Will the proposed Asset Reconstruction Company (ARC) or an Asset Management Company (AMC) come to the rescue of lenders this time? Bankers hope so, but market watchers are unsure about the funding structure and its success rate. The timing of the proposal also raises doubts if bankers and the government are uncertain about the resolution process or if loan recoveries are unviable under IBC.
For instance, of the 12 large stressed accounts, two completed the process, while 10 others are stuck up. Similarly, RBI’s second list comprising 29 accounts too are undergoing resolution nearly a year later. Ditto even for smaller accounts with over 500 of the 700-odd cases that NCLT undertook last year are yet to conclude. “We believe the slow IBC process, poor power sector metrics with high levels of stress, and interrupted credit flow are forcing the hand of the government (to consider AMC/ARC structure),” noted Jefferies’ analysts Nilanjan Karfa and Harshit Toshniwal.

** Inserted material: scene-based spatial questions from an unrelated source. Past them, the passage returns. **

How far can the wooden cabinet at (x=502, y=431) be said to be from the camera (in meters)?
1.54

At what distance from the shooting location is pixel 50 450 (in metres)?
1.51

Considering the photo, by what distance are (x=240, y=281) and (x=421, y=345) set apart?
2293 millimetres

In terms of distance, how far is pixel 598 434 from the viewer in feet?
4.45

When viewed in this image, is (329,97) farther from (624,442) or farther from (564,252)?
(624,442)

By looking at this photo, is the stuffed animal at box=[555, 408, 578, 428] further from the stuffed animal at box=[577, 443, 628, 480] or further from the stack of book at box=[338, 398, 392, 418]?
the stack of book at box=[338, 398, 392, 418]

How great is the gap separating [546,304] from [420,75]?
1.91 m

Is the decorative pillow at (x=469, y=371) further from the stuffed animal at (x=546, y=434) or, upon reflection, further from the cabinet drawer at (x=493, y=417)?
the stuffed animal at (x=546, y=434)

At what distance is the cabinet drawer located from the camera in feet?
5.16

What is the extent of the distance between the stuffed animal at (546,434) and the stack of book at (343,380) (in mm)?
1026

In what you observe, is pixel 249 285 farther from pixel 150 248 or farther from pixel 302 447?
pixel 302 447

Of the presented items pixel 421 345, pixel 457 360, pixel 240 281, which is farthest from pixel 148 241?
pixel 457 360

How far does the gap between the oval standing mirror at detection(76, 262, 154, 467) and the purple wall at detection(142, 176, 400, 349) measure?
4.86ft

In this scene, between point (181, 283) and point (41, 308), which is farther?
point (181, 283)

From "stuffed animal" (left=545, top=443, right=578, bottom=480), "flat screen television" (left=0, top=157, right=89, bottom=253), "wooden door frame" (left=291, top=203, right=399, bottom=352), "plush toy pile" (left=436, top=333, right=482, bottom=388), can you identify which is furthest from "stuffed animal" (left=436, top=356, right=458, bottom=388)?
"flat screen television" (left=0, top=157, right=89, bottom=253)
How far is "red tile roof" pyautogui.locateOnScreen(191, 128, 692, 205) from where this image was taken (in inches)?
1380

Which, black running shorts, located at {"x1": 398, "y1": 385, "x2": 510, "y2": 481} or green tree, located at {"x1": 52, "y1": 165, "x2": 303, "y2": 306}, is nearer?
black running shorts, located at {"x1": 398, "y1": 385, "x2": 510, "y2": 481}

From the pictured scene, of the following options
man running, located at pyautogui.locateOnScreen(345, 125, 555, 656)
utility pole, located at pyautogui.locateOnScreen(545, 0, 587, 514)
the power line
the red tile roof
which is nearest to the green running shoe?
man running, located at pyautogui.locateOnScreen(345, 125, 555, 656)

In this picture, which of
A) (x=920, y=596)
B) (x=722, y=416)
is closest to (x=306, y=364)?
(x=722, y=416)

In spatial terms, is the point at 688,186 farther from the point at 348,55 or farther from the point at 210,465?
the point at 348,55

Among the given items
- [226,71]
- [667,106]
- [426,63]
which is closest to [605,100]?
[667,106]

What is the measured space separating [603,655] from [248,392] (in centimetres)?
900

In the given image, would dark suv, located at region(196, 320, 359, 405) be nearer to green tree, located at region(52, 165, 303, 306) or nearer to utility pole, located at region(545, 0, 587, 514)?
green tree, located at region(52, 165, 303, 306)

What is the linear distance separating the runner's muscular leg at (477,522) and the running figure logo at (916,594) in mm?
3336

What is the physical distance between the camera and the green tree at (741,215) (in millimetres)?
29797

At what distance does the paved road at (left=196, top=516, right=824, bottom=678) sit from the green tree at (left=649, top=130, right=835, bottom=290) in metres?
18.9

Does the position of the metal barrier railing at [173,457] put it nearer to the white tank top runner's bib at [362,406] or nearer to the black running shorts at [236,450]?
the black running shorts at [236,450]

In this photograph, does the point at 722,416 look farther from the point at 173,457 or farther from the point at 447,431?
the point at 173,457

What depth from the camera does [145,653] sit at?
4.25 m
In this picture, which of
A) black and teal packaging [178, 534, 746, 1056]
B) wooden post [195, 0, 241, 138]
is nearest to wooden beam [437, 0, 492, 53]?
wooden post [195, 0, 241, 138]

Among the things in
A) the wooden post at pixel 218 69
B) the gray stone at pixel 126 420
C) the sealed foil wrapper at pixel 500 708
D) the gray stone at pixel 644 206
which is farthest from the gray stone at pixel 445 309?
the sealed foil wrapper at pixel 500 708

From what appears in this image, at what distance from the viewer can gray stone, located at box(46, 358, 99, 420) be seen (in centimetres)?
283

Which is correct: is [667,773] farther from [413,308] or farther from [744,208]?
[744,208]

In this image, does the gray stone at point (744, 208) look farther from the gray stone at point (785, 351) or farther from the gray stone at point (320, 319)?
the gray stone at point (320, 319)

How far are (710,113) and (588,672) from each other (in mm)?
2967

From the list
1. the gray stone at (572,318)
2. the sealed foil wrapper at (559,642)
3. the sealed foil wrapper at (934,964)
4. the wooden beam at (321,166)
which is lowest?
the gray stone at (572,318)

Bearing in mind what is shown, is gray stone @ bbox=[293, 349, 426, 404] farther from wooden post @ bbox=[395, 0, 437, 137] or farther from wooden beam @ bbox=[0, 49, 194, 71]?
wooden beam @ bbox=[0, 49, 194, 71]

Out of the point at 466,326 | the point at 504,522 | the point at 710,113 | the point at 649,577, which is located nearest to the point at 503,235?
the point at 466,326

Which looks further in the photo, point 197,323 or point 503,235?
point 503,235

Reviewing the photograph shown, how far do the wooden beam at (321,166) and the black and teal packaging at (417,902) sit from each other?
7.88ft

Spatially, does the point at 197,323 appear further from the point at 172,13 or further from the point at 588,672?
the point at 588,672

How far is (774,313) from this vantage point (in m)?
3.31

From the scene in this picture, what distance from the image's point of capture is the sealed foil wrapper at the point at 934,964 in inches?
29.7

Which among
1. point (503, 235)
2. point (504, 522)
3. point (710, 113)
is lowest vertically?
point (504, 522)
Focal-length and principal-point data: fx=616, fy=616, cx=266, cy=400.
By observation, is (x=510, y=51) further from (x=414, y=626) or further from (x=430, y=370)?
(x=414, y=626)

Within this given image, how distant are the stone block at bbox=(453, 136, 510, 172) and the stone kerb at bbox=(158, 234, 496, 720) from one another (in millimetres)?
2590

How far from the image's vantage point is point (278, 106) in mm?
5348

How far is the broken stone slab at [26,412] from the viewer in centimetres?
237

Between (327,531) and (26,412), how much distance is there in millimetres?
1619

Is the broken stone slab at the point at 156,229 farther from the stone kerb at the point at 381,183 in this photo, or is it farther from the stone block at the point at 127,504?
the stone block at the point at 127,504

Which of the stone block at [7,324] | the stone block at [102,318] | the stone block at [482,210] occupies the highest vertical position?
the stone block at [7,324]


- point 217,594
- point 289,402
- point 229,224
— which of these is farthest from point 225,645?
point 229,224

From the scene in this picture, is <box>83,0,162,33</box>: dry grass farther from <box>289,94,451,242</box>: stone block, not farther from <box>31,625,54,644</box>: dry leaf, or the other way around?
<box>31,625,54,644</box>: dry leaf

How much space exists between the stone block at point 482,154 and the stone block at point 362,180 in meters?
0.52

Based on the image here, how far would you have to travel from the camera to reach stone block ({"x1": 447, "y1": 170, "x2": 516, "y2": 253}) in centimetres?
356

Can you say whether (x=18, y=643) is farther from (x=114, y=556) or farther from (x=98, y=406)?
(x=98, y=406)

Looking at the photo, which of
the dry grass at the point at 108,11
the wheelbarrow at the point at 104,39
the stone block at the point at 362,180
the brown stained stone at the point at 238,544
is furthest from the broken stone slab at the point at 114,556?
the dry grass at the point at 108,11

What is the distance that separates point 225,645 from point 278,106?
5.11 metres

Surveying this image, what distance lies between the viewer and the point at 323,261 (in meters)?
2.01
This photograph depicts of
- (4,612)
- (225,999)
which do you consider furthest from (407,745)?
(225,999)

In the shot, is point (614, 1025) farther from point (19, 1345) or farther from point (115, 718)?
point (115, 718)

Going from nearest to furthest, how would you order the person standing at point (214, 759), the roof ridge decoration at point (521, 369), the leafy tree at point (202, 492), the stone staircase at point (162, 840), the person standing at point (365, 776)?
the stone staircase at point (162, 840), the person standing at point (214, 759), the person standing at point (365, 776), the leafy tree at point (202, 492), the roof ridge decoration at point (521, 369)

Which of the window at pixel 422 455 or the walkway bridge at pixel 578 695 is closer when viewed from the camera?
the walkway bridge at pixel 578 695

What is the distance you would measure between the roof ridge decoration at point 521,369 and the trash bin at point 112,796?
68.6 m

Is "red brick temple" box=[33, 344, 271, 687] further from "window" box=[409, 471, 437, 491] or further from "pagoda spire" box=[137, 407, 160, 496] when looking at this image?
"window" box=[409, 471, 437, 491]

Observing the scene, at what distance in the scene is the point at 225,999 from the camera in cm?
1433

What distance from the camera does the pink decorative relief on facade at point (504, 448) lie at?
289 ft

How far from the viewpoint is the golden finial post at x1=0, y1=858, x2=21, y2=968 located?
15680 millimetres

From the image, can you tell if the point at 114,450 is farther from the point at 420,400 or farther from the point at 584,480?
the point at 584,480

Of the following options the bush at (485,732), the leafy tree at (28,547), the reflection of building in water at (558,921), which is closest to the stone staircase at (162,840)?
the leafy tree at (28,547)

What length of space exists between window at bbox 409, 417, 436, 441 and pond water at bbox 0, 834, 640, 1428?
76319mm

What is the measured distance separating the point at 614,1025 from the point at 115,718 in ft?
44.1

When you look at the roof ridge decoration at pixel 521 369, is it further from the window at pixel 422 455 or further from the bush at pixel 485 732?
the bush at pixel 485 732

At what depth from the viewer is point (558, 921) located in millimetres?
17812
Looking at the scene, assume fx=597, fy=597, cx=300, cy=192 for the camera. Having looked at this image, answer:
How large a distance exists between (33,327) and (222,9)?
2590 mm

Bankers feel there’s a need for a ‘good and effective’ NPA resolution system to regain cleaner balance sheets. “An AMC/ARC is another method of trying to fix the problem. What we need is to have multiple mechanisms to solve bad loans,” said a senior banker, downplaying the time-taking resolution process under IBC as the reason for re-visiting the bad bank concept.
Cleaner state-run banks are a necessity for the NDA government ahead of the general elections in May 2019. After trying out multiple measures, stripping bad loans off from the books seems to be the only quick fix to ensure that the 21 PSBs indeed have ‘fair and true’ balance sheets.
Also, according to Jefferies, the bulk of the systemic stress is concentrated in power sector, making up roughly two per cent of the total loans. Weak demand, unstable prices, and an inability of Discoms to pay on time imply large potential haircuts if these were auctioned off or liquidated. “Consequently, recovery of fair price will require a change in operating environment as well, which will be time-taking and is perhaps one of the biggest reasons why an ARC/AMC structure makes sense,” it noted.